How to get the absolute value of a number in JavaScript
Getting the absolute value of a number is essential for distance calculations, difference measurements, range validation, and progress indicators in JavaScript applications.
With over 25 years of experience in software development and as the creator of CoreUI, I’ve used Math.abs() in progress bars, difference meters, and validation systems where magnitude matters more than sign.
For rounding considerations after computing absolute values, see how to round a number in JavaScript.
Use Math.abs() to get the non-negative magnitude of a number.
Math.abs(-42) // 42
Math.abs(42) // 42
Math.abs(0) // 0
Math.abs(-3.14) // 3.14
1. Basic Usage and Edge Cases
Math.abs() handles all numeric types including special values.
Math.abs(-42) // 42
Math.abs(42) // 42 — positive unchanged
Math.abs(0) // 0
Math.abs(-0) // 0 — negative zero becomes 0
Math.abs(-3.14) // 3.14
Math.abs(-Infinity) // Infinity
Math.abs(NaN) // NaN — non-numeric stays NaN
Math.abs(null) // 0 — null coerces to 0
Math.abs(undefined) // NaN
Math.abs('-10') // 10 — numeric strings are coerced
Math.abs('hello') // NaN — non-numeric strings produce NaN
When handling form input or API data, validate with Number.isNaN() before using the result.
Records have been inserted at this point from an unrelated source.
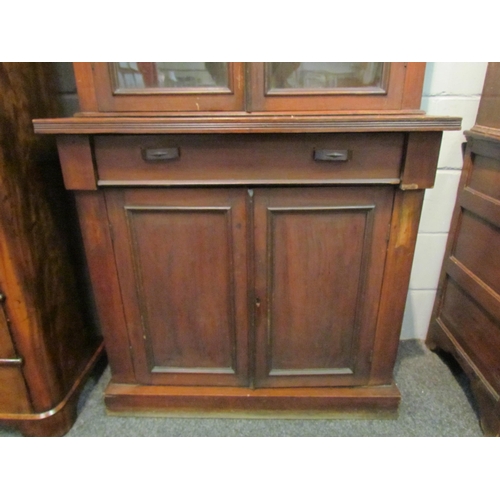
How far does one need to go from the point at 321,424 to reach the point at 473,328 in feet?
1.92

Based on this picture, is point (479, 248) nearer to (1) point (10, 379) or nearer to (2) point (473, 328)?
(2) point (473, 328)

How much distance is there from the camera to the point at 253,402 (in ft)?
3.75

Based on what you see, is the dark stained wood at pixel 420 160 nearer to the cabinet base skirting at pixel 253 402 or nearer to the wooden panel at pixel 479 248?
the wooden panel at pixel 479 248

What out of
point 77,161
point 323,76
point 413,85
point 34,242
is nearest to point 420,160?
point 413,85

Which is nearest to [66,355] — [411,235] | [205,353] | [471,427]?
[205,353]

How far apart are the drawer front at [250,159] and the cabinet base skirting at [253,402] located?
665 mm

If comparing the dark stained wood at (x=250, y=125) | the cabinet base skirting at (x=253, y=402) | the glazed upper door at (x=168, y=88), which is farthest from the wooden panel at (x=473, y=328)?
the glazed upper door at (x=168, y=88)

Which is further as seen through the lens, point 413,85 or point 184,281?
point 184,281

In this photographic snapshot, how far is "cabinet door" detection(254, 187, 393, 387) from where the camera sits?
93cm

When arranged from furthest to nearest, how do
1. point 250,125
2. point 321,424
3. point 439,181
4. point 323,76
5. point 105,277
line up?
point 439,181, point 321,424, point 105,277, point 323,76, point 250,125

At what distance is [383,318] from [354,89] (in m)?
0.63

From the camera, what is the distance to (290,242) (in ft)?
3.19

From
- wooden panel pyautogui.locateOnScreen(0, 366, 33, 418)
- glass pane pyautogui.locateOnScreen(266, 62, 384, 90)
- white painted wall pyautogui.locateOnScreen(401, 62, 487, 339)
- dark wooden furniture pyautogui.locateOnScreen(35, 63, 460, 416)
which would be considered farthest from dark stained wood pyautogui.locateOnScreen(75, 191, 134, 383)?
white painted wall pyautogui.locateOnScreen(401, 62, 487, 339)
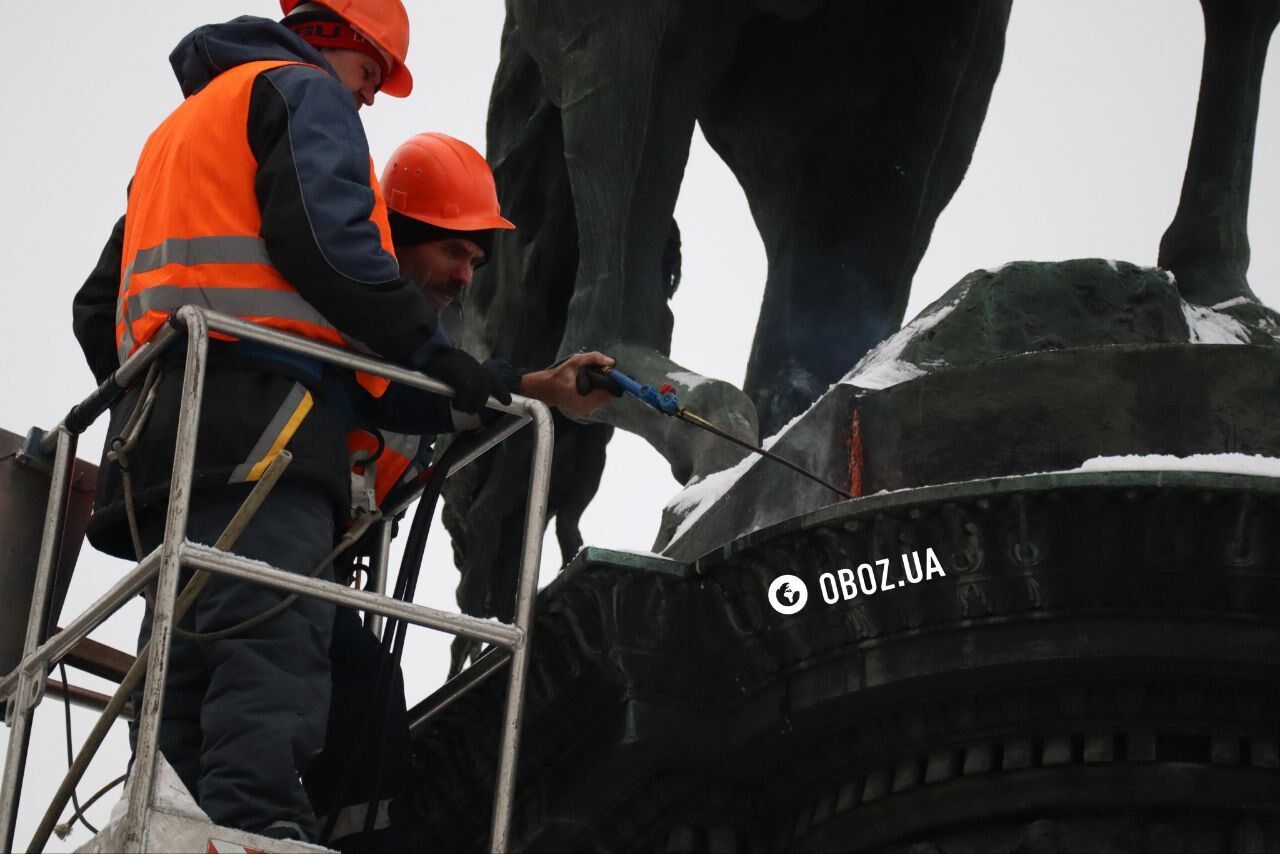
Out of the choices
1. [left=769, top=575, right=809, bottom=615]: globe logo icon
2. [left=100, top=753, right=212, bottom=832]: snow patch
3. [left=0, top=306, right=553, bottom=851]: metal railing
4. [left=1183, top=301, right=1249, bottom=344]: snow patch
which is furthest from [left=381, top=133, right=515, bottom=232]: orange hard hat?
[left=100, top=753, right=212, bottom=832]: snow patch

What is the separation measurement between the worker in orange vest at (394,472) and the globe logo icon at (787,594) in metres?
0.63

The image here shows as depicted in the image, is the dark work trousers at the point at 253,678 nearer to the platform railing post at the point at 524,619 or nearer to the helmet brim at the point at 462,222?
the platform railing post at the point at 524,619

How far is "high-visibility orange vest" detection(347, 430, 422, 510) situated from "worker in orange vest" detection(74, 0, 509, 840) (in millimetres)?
108

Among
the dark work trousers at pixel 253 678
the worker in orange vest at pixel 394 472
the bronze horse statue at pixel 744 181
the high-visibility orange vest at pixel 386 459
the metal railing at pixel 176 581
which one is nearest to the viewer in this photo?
the metal railing at pixel 176 581

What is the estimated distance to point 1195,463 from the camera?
5887mm

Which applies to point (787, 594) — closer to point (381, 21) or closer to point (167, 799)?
point (167, 799)

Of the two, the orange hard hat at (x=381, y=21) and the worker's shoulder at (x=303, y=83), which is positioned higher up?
the orange hard hat at (x=381, y=21)

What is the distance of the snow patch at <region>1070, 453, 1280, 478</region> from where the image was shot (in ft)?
19.0

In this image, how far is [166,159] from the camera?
6207 mm

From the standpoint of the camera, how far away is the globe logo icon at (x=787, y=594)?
234 inches

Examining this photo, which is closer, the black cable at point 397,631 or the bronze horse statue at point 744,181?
the black cable at point 397,631

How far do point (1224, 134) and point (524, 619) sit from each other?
2.99 meters

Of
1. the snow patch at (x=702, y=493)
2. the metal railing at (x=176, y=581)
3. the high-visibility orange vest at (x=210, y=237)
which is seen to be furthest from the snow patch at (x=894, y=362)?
the high-visibility orange vest at (x=210, y=237)

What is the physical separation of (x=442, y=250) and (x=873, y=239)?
250 centimetres
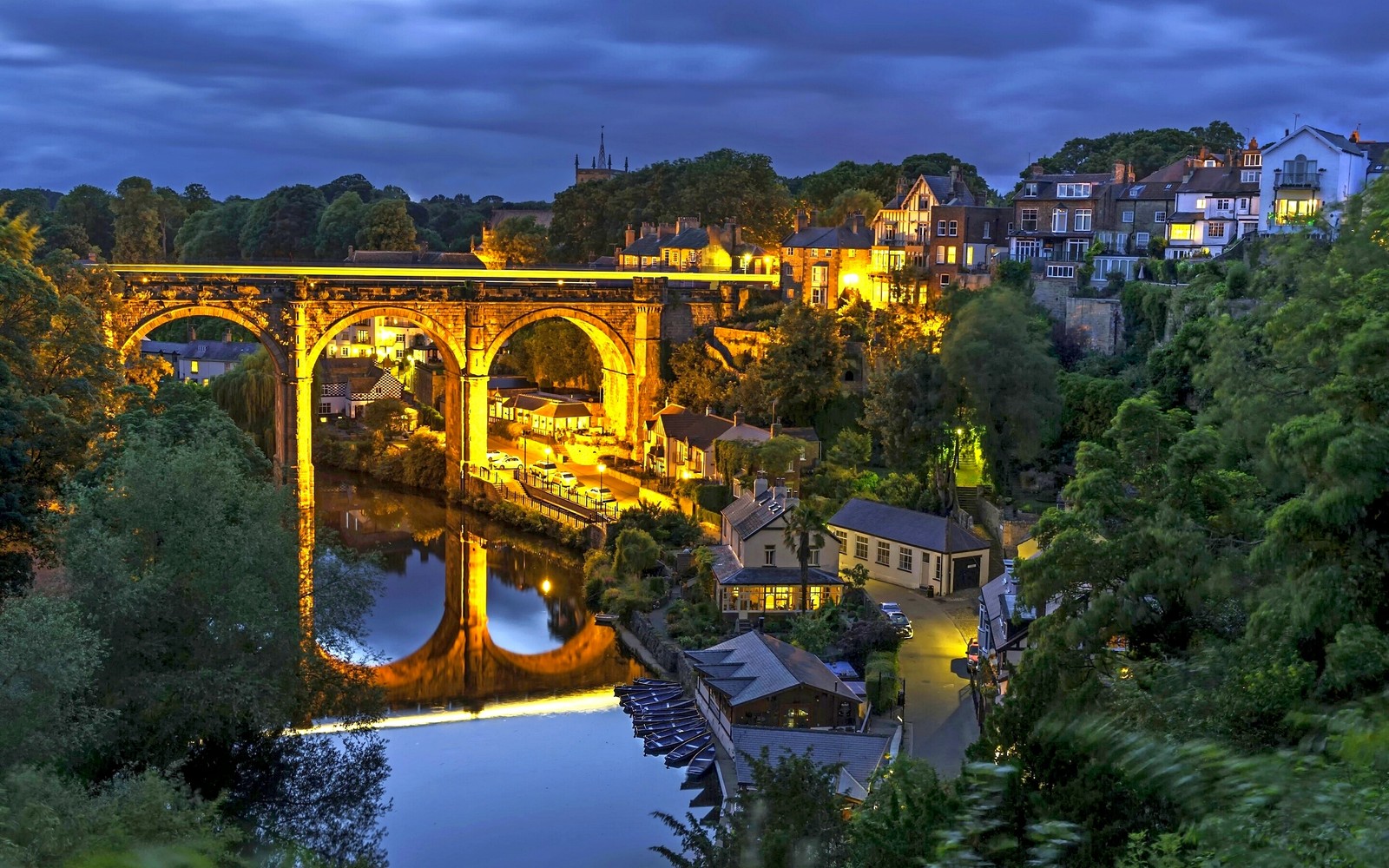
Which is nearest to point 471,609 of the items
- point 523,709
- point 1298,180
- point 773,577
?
point 523,709

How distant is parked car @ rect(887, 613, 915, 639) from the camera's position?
26.6m

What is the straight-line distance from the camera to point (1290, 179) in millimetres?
36688

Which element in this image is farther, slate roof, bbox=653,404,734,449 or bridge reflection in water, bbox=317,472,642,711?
slate roof, bbox=653,404,734,449

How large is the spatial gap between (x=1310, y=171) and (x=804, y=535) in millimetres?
18452

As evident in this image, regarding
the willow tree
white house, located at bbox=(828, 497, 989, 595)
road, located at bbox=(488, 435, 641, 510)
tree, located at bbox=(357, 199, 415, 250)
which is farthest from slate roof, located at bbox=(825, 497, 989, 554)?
tree, located at bbox=(357, 199, 415, 250)

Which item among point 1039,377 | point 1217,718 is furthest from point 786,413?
point 1217,718

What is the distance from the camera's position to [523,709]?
26672mm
2. Measuring Distance Between Two Numbers
Absolute value is the standard way to compute the unsigned distance between two values.
const distance = (a, b) => Math.abs(a - b)
distance(10, 3) // 7
distance(3, 10) // 7 — order doesn't matter
distance(-5, 5) // 10
distance(1.5, 2.8) // 1.2999999999999998 — floating-point; round if needed
3. Progress Bar and Percentage Calculations
Progress values can go negative if a target changes. Math.abs() ensures the bar always shows a non-negative width.
function progressPercent(current, target) {
if (target === 0) return 0
return Math.min(100, Math.abs(current / target) * 100)
}
progressPercent(75, 100) // 75
progressPercent(-20, 100) // 20 — negative progress shown as positive
progressPercent(120, 100) // 100 — capped at 100
CoreUI’s Progress component expects a value between 0 and 100 — this guard ensures safe input.
4. Clamping Differences for Validation
When validating that two values are within a tolerance, absolute difference is the right tool.
function withinTolerance(a, b, tolerance) {
return Math.abs(a - b) <= tolerance
}
withinTolerance(1.0, 1.001, 0.01) // true — within 1% tolerance
withinTolerance(1.0, 1.02, 0.01) // false — exceeds tolerance
withinTolerance(5, -5, 9) // false — difference is 10
This pattern is common in price comparisons, sensor readings, and form validation where exact equality is unreliable.
5. Sorting by Distance from a Value
Sort an array by proximity to a target value using absolute difference as the comparator.
const values = [10, -3, 7, -8, 2, 15]
const target = 5
const byProximity = values.sort((a, b) => Math.abs(a - target) - Math.abs(b - target))
// [7, 2, 10, -3, -8, 15] — sorted by distance from 5
6. Computing Absolute Difference in Arrays
Find the maximum swing, total deviation, or average absolute error across a dataset.
const actual = [100, 95, 102, 88, 105]
const predicted = [98, 97, 100, 90, 103]
const errors = actual.map((v, i) => Math.abs(v - predicted[i]))
// [2, 2, 2, 2, 2]
const mae = errors.reduce((sum, e) => sum + e, 0) / errors.length
// 2 — Mean Absolute Error
Mean Absolute Error (MAE) is a common accuracy metric used in data dashboards and chart annotations.
Best Practice Note:
Math.abs() is the clearest and most portable way to get magnitude — avoid manual conditionals like n < 0 ? -n : n, which are more error-prone.
Always check for NaN after Math.abs() when processing user input or API data, since non-numeric strings produce NaN silently.
For display purposes, chain with toFixed() or Intl.NumberFormat to control decimal precision.